The world is currently in the grip of a chronic digital skills shortage. A number of initiatives are trying to close the gap between supply and demand [1, 2, 3, 4]. Among these, the UK Institute of Coding (IoC) 111instituteofcoding.org is exploring how to provide better training in this area. Here we report on a project exploring how data on novice software engineers’ usage of version control and continuous integration systems can be used to understand the way people learn to program, and ultimately to create feedback and marking tools to support them in this endeavour. This learning improvement based on material collected from the educational process is called Learning Analytics (LA) [6, 7], a framework that can help in bridging the gap in digital skills education.
The ease or difficulty of acquiring new skills is an important human factor in software engineering. While a great deal of research has been carried out into how humans learn to code, much less attention has been given to how we acquire other key software engineering skills, and how to make that learning more efficient and effective. With this aim in mind, we are analysing artefacts produced by students on our Software Engineering (SE) course units at the University of Manchester, UK, to better understand the pitfalls and challenges of learning core SE skills. In these courses, students learn how to perform collaborative development and version control, with the objective of preparing them for real-world SE projects. Ensuring that research data, and in this instance student data, is collected and used ethically is of paramount importance. As a first step, we are constructing and evaluating the process of data extraction and handling, to satisfy data protection policies, and minimise the risk of participant re-identification.
Taking into account only the mechanism needed to extract and prepare the information for the analysis is not sufficient when dealing with data generated as part of an educational environment. Further challenges arise from the fact that learning digital skills, such as the use of a distributed version control system like Git, or a Git Repository Manager such as GitLab, require understanding two things: is the student learning about, and exploiting, the tool’s capabilities, and; how the interaction with these tools changes at different stages of the learning process. For example, how the student is collaborating with other students, within the same team, using metrics generated from their repository, such as the entropy computation based on their commits . A few works have addressed these challenges of teaching and learning SE topics. For instance, Isomöttönen and Cochez explore the problems arising when learning Git from the students’ perspective, and how these problems are aligned with the stage of the learning the students are currently in, and how incomplete the assimilation is if the focus is on how the students interact with the tools instead of understanding how they are assimilating the concepts . Haaranen and Lehtinen explored the user interaction with Git from the instructor and learner perspectives , and found that just teaching Git concepts is insufficient, if they not accompanied by a practical (and appealing) scenario in which the students can make mistakes and experiment at their own pace.

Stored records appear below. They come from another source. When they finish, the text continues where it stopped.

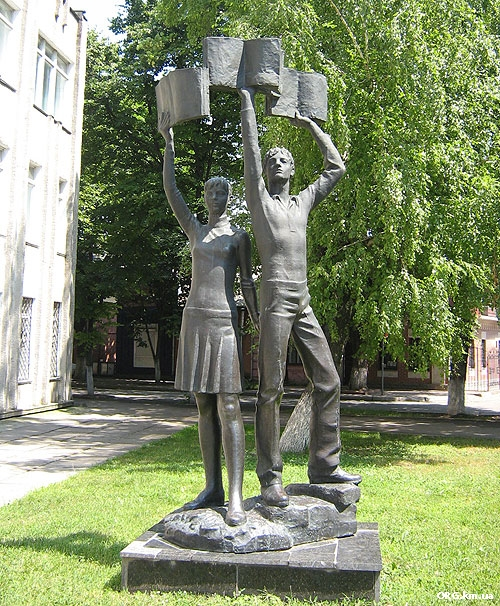 Памятник читающей молодёжи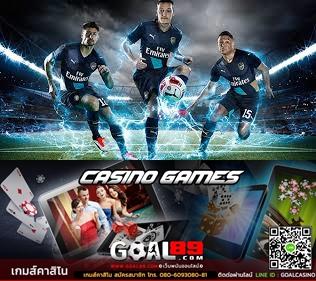 แทงฟุตบอลออนไลน์, แทงบอล, แทงบอลออนไลน์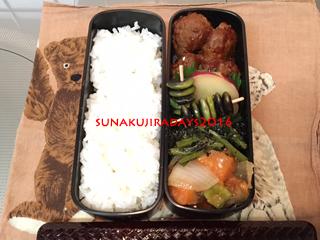 20160217_lunch.jpg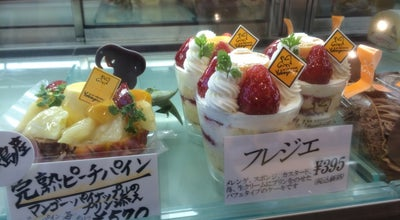 Photo of Dessert Shop LE PATISSER Yokoyama (ル・パティシェ ヨコヤマ) at 谷津4-8-45, 習志野市 275-0026, Japan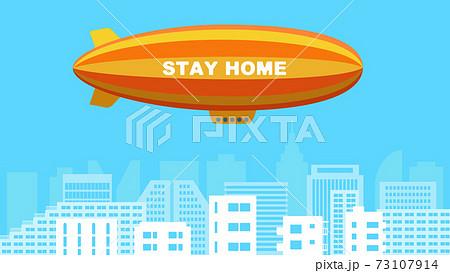 ステイホームをお知らせする飛行船 73107914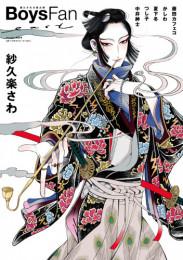 BOYS FAN 25 冊セット最新刊まで 漫画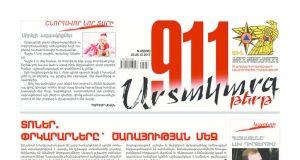 thumbnail of 911-48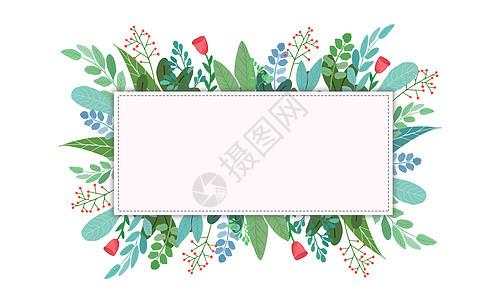 绿叶装饰框图片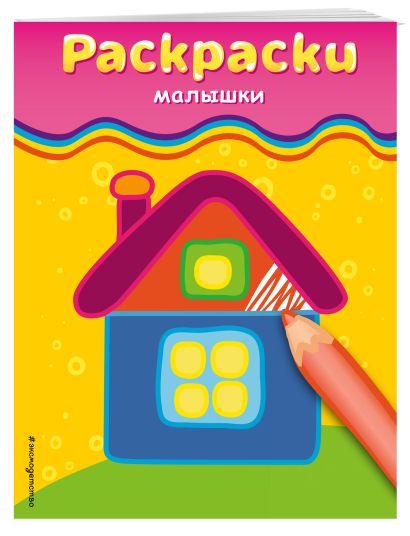 Раскраски-малышки (домик) - фото 1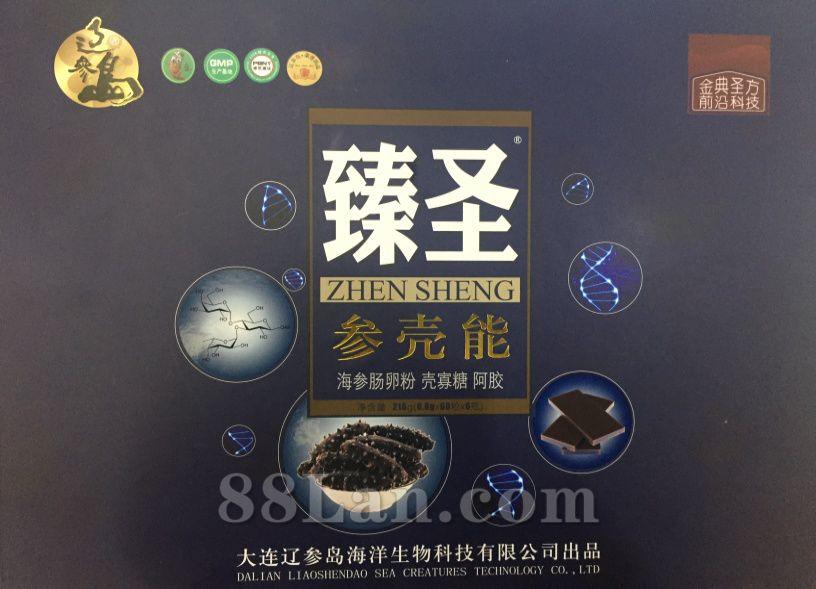 臻圣参壳能(海参肠卵粉、壳寡糖、阿胶片)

As seen in previous works, in the case of SE skills, such as Git and GitLab, it is important to apply the basic concepts in practical situations where the students can openly use these tools and improve their understanding, as explored in . An SE practice that follows a similar approach is Test Driven Development (TDD) [12, 13, 14], in which students learn by testing first over small code units, to detect issues on specific requirements, and then re-factoring the code to satisfy these requirements, with the aim of producing just essential code and reduce the steps to get a functional version of the system. In many cases, TDD is applied into educational games projects , and the objective is similar to the one pursued by our research: to consider the stages of the learning experience whilst supporting an adequate and gradual application of the course concepts based on the students’ assimilation rate.
The previous examples show that it is not enough to conduct the analysis of the performance of students learning SE skills by collecting metrics on the platforms used. We also need to consider the human aspect of gradually introducing practical scenarios that can be tackled at varied speeds. These differences in the learning process must be inspected when evaluating the students and also when analysing further improvements, applying LA, to the teaching and learning process.

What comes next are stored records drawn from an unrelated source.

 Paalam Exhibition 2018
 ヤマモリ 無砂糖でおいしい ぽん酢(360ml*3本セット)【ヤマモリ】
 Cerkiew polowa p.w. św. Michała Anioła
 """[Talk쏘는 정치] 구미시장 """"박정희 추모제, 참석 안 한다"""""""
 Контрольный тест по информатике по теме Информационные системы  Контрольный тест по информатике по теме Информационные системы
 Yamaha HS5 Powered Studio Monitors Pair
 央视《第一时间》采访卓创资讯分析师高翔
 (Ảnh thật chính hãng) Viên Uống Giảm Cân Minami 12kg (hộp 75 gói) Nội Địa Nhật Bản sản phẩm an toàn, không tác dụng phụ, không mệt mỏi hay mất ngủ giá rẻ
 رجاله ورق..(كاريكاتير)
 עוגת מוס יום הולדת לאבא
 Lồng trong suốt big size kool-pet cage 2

In this paper, we summarise how LA methods have previously been used in SE education, with a focus on how student data generated through interaction with GitLab can be handled to gather significant information not only about the system-user interactions but also about the mistakes and lessons learned along the way. Then we present a description of a proposed pipeline for LA that incorporates the steps needed to prepare the data for LA, from data extraction to data analysis, and taking into account the need for confidentiality, for which an exploration of alternatives for data anonymisation was performed. Finally, conclusions are presented.
Ii Learning analytics approaches
The use of data extracted from SE courses for learning purposes has been explored before, but the focus has generally been on ad-hoc tools and mechanisms that support data collection, and without taking into account the human aspects of the information that is being collected. For instance, a student might make mistakes due to a lack of understanding of how the merging mechanism works in Git, hence, the analysis of error patterns along the course time line could potentially support a larger improvement for that particular student than just determining if the course objectives were satisfied or not. Works such as [16, 17, 18, 19] rely on e-Learning platforms to collect interactions between students and the system, and apply visual learning analytics to detect areas of improvement based exclusively on those interactions.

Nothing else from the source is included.